Each line below needs to be restated word for word.

**Dataset excerpts:**

————————

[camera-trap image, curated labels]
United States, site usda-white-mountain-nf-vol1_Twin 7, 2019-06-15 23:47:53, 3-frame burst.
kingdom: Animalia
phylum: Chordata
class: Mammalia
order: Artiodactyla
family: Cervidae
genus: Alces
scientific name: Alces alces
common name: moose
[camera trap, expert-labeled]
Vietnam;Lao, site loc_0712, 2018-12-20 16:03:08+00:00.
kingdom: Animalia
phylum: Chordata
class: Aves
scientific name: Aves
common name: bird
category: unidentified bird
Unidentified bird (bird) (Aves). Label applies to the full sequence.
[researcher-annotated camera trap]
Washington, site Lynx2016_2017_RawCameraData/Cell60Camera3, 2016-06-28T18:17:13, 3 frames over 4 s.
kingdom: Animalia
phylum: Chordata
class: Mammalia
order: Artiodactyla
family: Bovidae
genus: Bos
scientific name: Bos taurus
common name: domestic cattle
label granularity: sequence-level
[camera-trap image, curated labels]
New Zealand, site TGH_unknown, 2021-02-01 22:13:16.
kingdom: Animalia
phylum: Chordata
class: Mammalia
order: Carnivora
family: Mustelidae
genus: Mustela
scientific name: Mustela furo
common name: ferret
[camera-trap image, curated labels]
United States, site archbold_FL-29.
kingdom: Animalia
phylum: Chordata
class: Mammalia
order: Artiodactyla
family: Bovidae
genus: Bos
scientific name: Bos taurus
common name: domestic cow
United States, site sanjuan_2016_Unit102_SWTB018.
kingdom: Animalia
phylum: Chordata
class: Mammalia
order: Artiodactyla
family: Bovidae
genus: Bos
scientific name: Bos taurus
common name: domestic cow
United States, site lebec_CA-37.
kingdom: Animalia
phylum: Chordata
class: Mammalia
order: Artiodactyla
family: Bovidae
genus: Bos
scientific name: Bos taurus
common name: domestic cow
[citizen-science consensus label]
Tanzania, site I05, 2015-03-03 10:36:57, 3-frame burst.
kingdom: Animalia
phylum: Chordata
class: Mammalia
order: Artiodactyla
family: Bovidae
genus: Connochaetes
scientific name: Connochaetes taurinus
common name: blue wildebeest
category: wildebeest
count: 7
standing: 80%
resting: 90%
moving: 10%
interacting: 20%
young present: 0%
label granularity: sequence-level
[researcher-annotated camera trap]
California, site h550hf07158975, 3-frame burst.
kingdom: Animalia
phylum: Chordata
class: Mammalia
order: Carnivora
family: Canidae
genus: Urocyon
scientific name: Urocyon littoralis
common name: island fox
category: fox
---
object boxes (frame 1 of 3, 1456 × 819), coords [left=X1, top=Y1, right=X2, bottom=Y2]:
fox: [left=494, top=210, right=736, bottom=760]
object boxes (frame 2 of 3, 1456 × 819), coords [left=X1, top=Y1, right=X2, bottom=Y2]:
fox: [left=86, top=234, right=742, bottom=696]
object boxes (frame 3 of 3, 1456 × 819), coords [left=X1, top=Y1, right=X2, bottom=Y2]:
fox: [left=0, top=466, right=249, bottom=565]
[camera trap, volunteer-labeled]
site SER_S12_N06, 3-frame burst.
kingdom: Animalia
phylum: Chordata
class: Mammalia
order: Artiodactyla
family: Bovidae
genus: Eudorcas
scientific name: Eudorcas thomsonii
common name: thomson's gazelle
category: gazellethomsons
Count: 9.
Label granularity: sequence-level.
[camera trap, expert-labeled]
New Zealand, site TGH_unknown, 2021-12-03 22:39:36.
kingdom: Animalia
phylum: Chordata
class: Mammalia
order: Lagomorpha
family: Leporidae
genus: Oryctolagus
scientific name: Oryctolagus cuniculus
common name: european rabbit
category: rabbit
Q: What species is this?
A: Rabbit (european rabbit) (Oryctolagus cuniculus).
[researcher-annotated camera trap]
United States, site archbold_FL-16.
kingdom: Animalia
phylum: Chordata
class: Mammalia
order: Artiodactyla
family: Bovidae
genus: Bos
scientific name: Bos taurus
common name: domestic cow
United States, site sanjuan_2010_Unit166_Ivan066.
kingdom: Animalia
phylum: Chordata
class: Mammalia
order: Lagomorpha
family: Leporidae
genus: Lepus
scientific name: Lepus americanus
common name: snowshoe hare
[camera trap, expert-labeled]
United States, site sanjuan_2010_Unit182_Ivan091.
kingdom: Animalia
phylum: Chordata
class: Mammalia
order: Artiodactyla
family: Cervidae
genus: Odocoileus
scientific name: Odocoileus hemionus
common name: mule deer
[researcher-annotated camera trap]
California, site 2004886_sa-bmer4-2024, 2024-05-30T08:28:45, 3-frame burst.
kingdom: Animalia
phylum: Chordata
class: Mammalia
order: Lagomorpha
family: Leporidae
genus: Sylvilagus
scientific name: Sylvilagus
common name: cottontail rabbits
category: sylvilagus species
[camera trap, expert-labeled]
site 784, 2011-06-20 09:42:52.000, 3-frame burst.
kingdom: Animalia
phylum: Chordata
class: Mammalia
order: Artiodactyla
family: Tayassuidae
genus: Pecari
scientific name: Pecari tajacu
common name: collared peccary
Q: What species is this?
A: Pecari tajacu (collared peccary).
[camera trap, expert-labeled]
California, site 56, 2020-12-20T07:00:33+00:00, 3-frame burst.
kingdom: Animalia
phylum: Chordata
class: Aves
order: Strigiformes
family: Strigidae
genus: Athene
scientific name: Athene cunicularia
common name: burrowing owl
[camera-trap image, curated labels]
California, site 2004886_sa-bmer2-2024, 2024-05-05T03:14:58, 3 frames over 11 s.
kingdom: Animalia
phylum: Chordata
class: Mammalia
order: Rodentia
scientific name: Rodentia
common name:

————————

**Solved exercise:**
[camera-trap image, curated labels]
United States, site usda-white-mountain-nf-vol1_Twin 7, 2019-06-15 23:47:53, 3-frame burst.
kingdom: Animalia
phylum: Chordata
class: Mammalia
order: Artiodactyla
family: Cervidae
genus: Alces
scientific name: Alces alces
common name: moose
[camera trap, expert-labeled]
Vietnam;Lao, site loc_0712, 2018-12-20 16:03:08+00:00.
kingdom: Animalia
phylum: Chordata
class: Aves
scientific name: Aves
common name: bird
category: unidentified bird
Unidentified bird (bird) (Aves). Label applies to the full sequence.
[researcher-annotated camera trap]
Washington, site Lynx2016_2017_RawCameraData/Cell60Camera3, 2016-06-28T18:17:13, 3 frames over 4 s.
kingdom: Animalia
phylum: Chordata
class: Mammalia
order: Artiodactyla
family: Bovidae
genus: Bos
scientific name: Bos taurus
common name: domestic cattle
label granularity: sequence-level
[camera-trap image, curated labels]
New Zealand, site TGH_unknown, 2021-02-01 22:13:16.
kingdom: Animalia
phylum: Chordata
class: Mammalia
order: Carnivora
family: Mustelidae
genus: Mustela
scientific name: Mustela furo
common name: ferret
[camera-trap image, curated labels]
United States, site archbold_FL-29.
kingdom: Animalia
phylum: Chordata
class: Mammalia
order: Artiodactyla
family: Bovidae
genus: Bos
scientific name: Bos taurus
common name: domestic cow
United States, site sanjuan_2016_Unit102_SWTB018.
kingdom: Animalia
phylum: Chordata
class: Mammalia
order: Artiodactyla
family: Bovidae
genus: Bos
scientific name: Bos taurus
common name: domestic cow
United States, site lebec_CA-37.
kingdom: Animalia
phylum: Chordata
class: Mammalia
order: Artiodactyla
family: Bovidae
genus: Bos
scientific name: Bos taurus
common name: domestic cow
[citizen-science consensus label]
Tanzania, site I05, 2015-03-03 10:36:57, 3-frame burst.
kingdom: Animalia
phylum: Chordata
class: Mammalia
order: Artiodactyla
family: Bovidae
genus: Connochaetes
scientific name: Connochaetes taurinus
common name: blue wildebeest
category: wildebeest
count: 7
standing: 80%
resting: 90%
moving: 10%
interacting: 20%
young present: 0%
label granularity: sequence-level
[researcher-annotated camera trap]
California, site h550hf07158975, 3-frame burst.
kingdom: Animalia
phylum: Chordata
class: Mammalia
order: Carnivora
family: Canidae
genus: Urocyon
scientific name: Urocyon littoralis
common name: island fox
category: fox
---
object boxes (frame 1 of 3, 1456 × 819), coords [left=X1, top=Y1, right=X2, bottom=Y2]:
fox: [left=494, top=210, right=736, bottom=760]
object boxes (frame 2 of 3, 1456 × 819), coords [left=X1, top=Y1, right=X2, bottom=Y2]:
fox: [left=86, top=234, right=742, bottom=696]
object boxes (frame 3 of 3, 1456 × 819), coords [left=X1, top=Y1, right=X2, bottom=Y2]:
fox: [left=0, top=466, right=249, bottom=565]
[camera trap, volunteer-labeled]
site SER_S12_N06, 3-frame burst.
kingdom: Animalia
phylum: Chordata
class: Mammalia
order: Artiodactyla
family: Bovidae
genus: Eudorcas
scientific name: Eudorcas thomsonii
common name: thomson's gazelle
category: gazellethomsons
Count: 9.
Label granularity: sequence-level.
[camera trap, expert-labeled]
New Zealand, site TGH_unknown, 2021-12-03 22:39:36.
kingdom: Animalia
phylum: Chordata
class: Mammalia
order: Lagomorpha
family: Leporidae
genus: Oryctolagus
scientific name: Oryctolagus cuniculus
common name: european rabbit
category: rabbit
Q: What species is this?
A: Rabbit (european rabbit) (Oryctolagus cuniculus).
[researcher-annotated camera trap]
United States, site archbold_FL-16.
kingdom: Animalia
phylum: Chordata
class: Mammalia
order: Artiodactyla
family: Bovidae
genus: Bos
scientific name: Bos taurus
common name: domestic cow
United States, site sanjuan_2010_Unit166_Ivan066.
kingdom: Animalia
phylum: Chordata
class: Mammalia
order: Lagomorpha
family: Leporidae
genus: Lepus
scientific name: Lepus americanus
common name: snowshoe hare
[camera trap, expert-labeled]
United States, site sanjuan_2010_Unit182_Ivan091.
kingdom: Animalia
phylum: Chordata
class: Mammalia
order: Artiodactyla
family: Cervidae
genus: Odocoileus
scientific name: Odocoileus hemionus
common name: mule deer
[researcher-annotated camera trap]
California, site 2004886_sa-bmer4-2024, 2024-05-30T08:28:45, 3-frame burst.
kingdom: Animalia
phylum: Chordata
class: Mammalia
order: Lagomorpha
family: Leporidae
genus: Sylvilagus
scientific name: Sylvilagus
common name: cottontail rabbits
category: sylvilagus species
[camera trap, expert-labeled]
site 784, 2011-06-20 09:42:52.000, 3-frame burst.
kingdom: Animalia
phylum: Chordata
class: Mammalia
order: Artiodactyla
family: Tayassuidae
genus: Pecari
scientific name: Pecari tajacu
common name: collared peccary
Q: What species is this?
A: Pecari tajacu (collared peccary).
[camera trap, expert-labeled]
California, site 56, 2020-12-20T07:00:33+00:00, 3-frame burst.
kingdom: Animalia
phylum: Chordata
class: Aves
order: Strigiformes
family: Strigidae
genus: Athene
scientific name: Athene cunicularia
common name: burrowing owl
[camera-trap image, curated labels]
California, site 2004886_sa-bmer2-2024, 2024-05-05T03:14:58, 3 frames over 11 s.
kingdom: Animalia
phylum: Chordata
class: Mammalia
order: Rodentia
scientific name: Rodentia
common name:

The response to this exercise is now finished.